Problem statement –
Copy out the stretch of records from the line that contains "Looking at the point" through the line that contains "608 millimetres", word for word, with nothing else.

Data for processing –
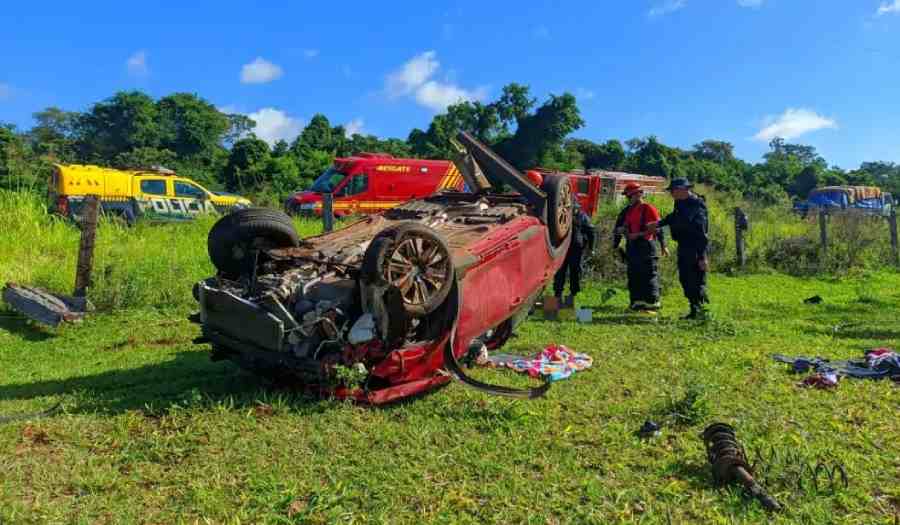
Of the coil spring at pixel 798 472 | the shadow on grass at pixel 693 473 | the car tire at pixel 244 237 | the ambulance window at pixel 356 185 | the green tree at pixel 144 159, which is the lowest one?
the shadow on grass at pixel 693 473

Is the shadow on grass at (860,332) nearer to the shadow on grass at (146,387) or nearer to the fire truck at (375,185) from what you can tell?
the shadow on grass at (146,387)

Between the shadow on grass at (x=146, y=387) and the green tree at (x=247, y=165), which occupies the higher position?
the green tree at (x=247, y=165)

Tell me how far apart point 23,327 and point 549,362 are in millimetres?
5943

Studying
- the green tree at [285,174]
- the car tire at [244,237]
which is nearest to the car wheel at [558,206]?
the car tire at [244,237]

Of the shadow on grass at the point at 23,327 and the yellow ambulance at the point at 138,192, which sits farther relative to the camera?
the yellow ambulance at the point at 138,192

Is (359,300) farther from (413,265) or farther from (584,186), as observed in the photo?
(584,186)

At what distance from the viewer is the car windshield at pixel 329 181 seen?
1711 centimetres

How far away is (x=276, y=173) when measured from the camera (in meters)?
26.8

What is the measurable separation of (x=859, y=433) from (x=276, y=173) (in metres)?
25.4

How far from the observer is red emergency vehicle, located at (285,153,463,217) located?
16672 mm

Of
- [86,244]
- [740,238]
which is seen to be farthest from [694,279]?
[86,244]

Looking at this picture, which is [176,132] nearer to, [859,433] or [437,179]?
[437,179]

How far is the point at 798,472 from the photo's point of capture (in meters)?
3.17

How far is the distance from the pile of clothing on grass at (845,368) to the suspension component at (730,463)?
190cm
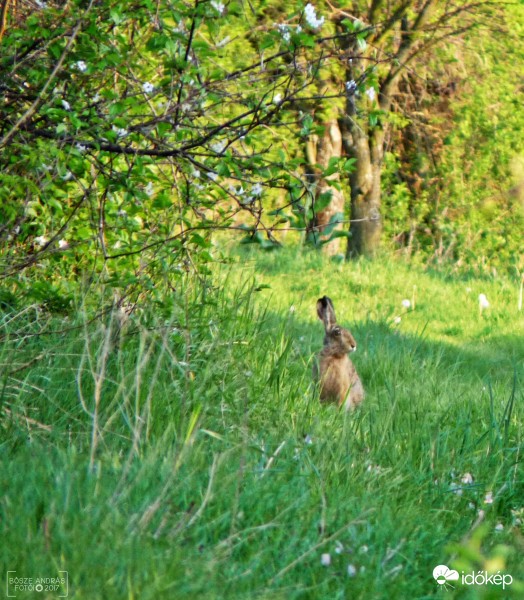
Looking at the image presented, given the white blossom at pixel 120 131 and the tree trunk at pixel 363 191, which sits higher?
the white blossom at pixel 120 131

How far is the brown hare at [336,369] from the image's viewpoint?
5664 millimetres

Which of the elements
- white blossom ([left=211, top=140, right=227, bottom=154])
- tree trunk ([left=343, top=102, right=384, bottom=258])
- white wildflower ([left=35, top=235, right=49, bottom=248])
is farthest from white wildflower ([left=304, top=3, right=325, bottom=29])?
tree trunk ([left=343, top=102, right=384, bottom=258])

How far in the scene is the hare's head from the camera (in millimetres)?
5789

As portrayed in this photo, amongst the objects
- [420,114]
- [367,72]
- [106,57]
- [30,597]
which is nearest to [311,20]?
[367,72]

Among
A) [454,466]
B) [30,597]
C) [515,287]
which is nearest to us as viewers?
[30,597]

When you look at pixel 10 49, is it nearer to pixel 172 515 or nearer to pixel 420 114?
pixel 172 515

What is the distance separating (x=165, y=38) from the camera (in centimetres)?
434

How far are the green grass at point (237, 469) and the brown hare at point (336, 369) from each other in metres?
0.11

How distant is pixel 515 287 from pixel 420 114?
668cm

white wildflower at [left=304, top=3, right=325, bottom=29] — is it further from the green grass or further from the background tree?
the background tree

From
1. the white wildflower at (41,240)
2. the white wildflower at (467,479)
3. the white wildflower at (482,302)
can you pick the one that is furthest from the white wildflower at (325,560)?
the white wildflower at (482,302)

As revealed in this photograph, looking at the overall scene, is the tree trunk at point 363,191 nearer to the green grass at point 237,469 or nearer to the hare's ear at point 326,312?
the green grass at point 237,469

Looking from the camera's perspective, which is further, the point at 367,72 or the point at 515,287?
the point at 515,287

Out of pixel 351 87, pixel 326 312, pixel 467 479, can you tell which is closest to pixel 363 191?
pixel 326 312
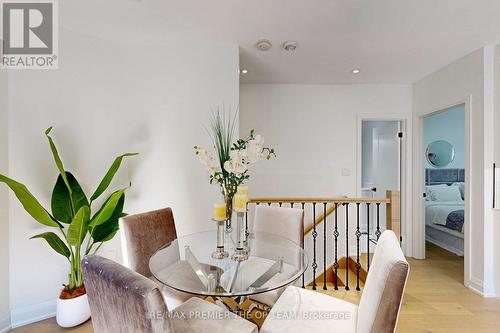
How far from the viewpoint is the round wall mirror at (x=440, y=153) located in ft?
16.5

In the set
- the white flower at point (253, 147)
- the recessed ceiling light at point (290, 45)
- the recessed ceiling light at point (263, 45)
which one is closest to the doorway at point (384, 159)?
the recessed ceiling light at point (290, 45)

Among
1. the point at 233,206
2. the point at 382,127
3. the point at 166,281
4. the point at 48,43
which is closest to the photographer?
the point at 166,281

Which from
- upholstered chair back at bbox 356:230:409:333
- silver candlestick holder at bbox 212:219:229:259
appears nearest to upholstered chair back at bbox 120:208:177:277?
silver candlestick holder at bbox 212:219:229:259

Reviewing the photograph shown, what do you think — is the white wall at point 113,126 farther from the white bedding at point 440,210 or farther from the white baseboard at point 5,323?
the white bedding at point 440,210

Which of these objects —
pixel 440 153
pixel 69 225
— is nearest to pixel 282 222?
pixel 69 225

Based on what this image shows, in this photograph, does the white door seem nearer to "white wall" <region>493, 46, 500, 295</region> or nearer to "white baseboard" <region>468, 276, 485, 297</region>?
"white wall" <region>493, 46, 500, 295</region>

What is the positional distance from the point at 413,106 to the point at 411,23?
6.30 feet

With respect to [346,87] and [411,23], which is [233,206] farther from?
[346,87]

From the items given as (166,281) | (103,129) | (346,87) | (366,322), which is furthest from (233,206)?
(346,87)

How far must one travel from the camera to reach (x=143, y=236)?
1.72 metres

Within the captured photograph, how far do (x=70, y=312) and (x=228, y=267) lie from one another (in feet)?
4.86

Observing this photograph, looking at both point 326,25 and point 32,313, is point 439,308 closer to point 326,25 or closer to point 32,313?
point 326,25

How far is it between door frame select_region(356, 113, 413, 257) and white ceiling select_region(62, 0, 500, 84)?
3.03 ft

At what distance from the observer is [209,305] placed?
1309 millimetres
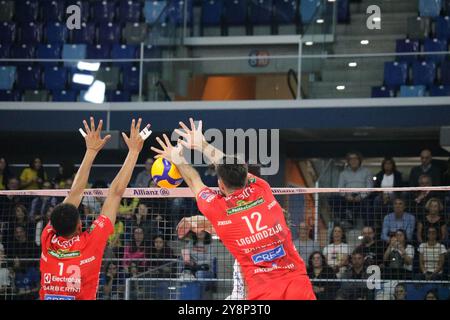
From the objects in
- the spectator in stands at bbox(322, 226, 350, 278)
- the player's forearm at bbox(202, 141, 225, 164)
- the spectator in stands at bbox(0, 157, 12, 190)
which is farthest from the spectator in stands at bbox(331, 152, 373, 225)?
the player's forearm at bbox(202, 141, 225, 164)

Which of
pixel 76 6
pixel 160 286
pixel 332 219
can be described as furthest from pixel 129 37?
pixel 160 286

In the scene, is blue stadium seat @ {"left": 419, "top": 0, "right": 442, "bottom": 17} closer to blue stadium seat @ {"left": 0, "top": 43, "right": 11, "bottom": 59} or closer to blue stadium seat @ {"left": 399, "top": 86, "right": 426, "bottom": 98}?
blue stadium seat @ {"left": 399, "top": 86, "right": 426, "bottom": 98}

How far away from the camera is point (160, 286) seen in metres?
15.4

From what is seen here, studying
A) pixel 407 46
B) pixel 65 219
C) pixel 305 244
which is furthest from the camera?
pixel 407 46

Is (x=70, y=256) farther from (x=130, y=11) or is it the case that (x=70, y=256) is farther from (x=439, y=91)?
(x=130, y=11)

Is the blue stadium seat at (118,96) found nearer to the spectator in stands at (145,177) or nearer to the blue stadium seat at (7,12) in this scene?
the spectator in stands at (145,177)

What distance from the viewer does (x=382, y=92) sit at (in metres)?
20.8

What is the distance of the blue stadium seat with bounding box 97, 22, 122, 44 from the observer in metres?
23.7

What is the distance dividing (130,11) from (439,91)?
8.14 m

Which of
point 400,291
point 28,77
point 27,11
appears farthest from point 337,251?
point 27,11

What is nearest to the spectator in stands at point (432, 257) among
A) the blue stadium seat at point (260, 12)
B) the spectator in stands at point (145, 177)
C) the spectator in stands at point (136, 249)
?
the spectator in stands at point (136, 249)

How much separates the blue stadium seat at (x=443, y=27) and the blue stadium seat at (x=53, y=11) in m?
9.27

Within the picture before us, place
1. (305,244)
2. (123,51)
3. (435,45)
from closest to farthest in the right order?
(305,244) < (435,45) < (123,51)

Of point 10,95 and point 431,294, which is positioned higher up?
point 10,95
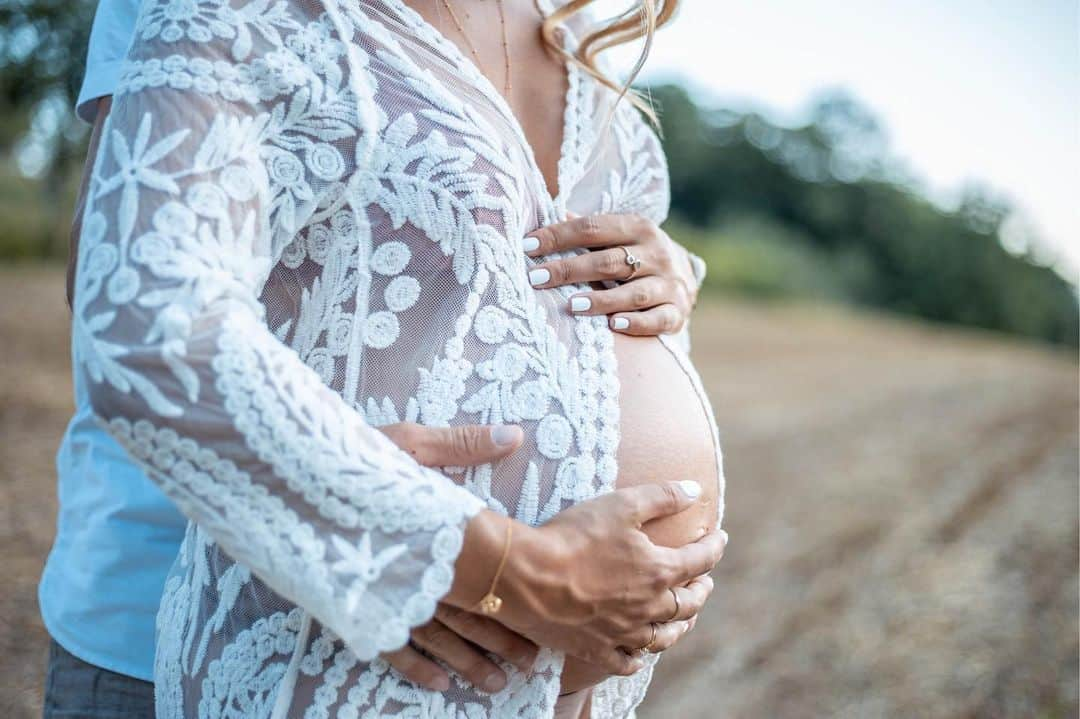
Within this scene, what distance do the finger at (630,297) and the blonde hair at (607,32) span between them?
1.14ft

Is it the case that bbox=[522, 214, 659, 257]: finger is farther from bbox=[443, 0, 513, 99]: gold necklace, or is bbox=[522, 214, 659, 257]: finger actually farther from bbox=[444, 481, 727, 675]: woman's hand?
bbox=[444, 481, 727, 675]: woman's hand

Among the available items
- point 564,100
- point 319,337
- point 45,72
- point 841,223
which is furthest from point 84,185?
point 841,223

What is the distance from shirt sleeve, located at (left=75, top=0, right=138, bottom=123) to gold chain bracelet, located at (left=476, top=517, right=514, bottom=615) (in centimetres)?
96

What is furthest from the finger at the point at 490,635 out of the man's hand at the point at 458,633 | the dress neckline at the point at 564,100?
the dress neckline at the point at 564,100

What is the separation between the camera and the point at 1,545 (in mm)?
2908

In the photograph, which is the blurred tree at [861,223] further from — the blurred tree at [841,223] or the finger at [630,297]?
the finger at [630,297]

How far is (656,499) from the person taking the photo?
50.4 inches

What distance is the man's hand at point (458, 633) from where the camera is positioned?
1.14 metres

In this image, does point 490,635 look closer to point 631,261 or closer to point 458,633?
point 458,633

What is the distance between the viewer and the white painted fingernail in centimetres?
138

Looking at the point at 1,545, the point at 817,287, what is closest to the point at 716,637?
the point at 1,545

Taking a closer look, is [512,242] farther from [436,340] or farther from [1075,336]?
[1075,336]

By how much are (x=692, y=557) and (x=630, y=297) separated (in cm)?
44

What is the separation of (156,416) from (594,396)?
608 millimetres
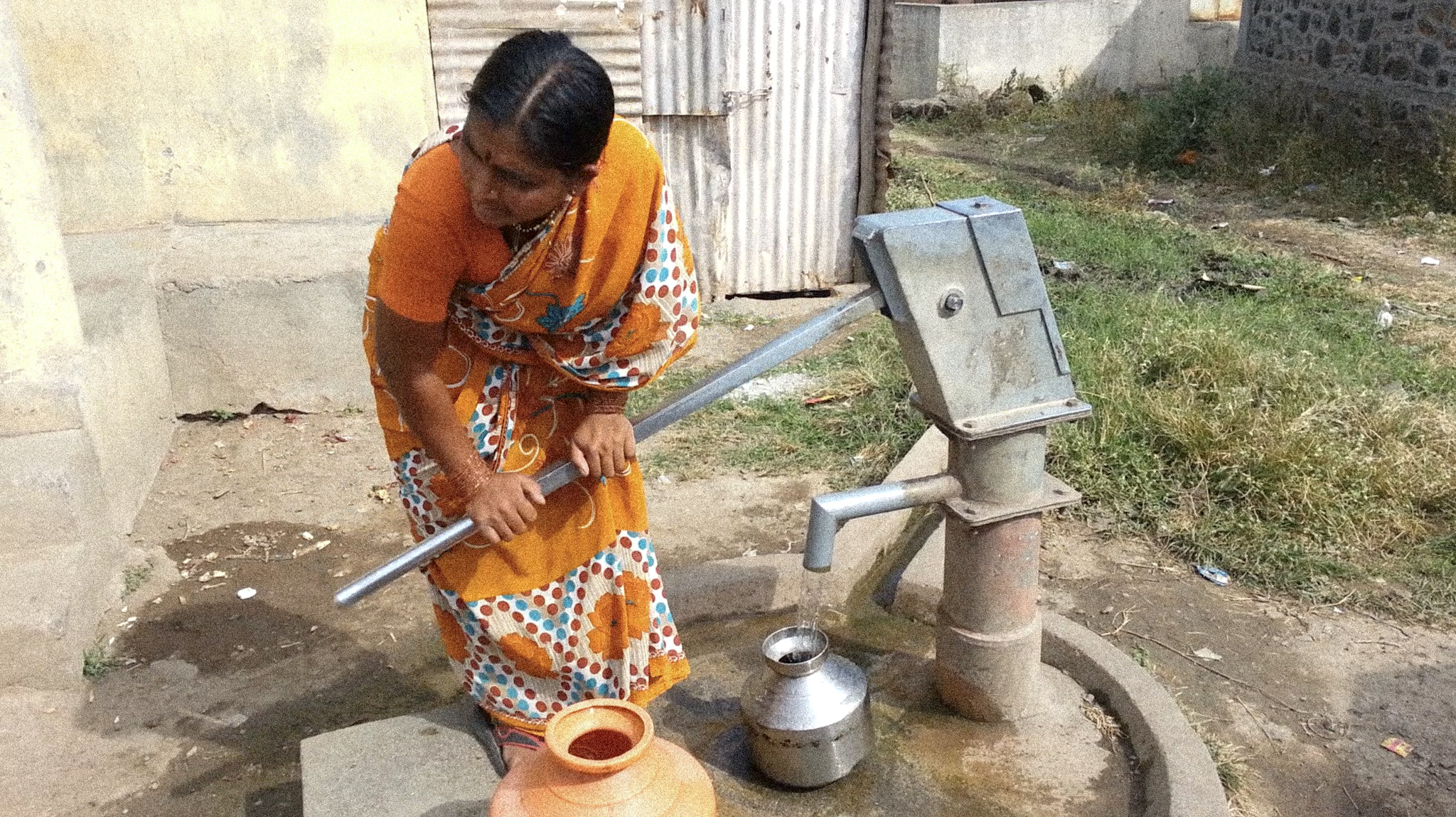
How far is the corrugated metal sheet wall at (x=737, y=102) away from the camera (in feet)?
16.4

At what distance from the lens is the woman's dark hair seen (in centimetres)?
149

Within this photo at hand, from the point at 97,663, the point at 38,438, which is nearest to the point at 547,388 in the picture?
the point at 97,663

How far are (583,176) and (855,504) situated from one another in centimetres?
82

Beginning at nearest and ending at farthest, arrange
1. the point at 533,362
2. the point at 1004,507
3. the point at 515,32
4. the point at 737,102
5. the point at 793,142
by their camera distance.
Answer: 1. the point at 533,362
2. the point at 1004,507
3. the point at 515,32
4. the point at 737,102
5. the point at 793,142

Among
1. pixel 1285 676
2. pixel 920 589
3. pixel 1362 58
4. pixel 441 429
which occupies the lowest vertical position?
pixel 1285 676

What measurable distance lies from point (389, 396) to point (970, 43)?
1121 cm

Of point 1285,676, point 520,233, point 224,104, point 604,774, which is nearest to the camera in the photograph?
point 604,774

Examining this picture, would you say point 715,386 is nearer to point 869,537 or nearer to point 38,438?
point 869,537

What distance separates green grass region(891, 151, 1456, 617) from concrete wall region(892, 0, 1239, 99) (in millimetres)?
7687

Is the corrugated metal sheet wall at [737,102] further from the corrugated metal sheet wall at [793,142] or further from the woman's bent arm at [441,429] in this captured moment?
the woman's bent arm at [441,429]

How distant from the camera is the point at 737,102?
5621mm

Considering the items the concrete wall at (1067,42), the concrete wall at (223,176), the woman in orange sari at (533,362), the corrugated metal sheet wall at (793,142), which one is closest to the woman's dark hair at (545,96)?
the woman in orange sari at (533,362)

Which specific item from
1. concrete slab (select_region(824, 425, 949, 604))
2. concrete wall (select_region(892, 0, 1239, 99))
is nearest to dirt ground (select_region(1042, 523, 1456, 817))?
concrete slab (select_region(824, 425, 949, 604))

Problem solution –
Looking at the point at 1,545, the point at 817,287, what is closest to the point at 716,637?
the point at 1,545

Taking a closer look, is [512,242] farther from [436,340] or farther from [1075,336]?
[1075,336]

By how much are (x=692, y=557) and (x=630, y=297) separated (in cm)?
44

What is the separation of (156,416) from (594,396)?
608 millimetres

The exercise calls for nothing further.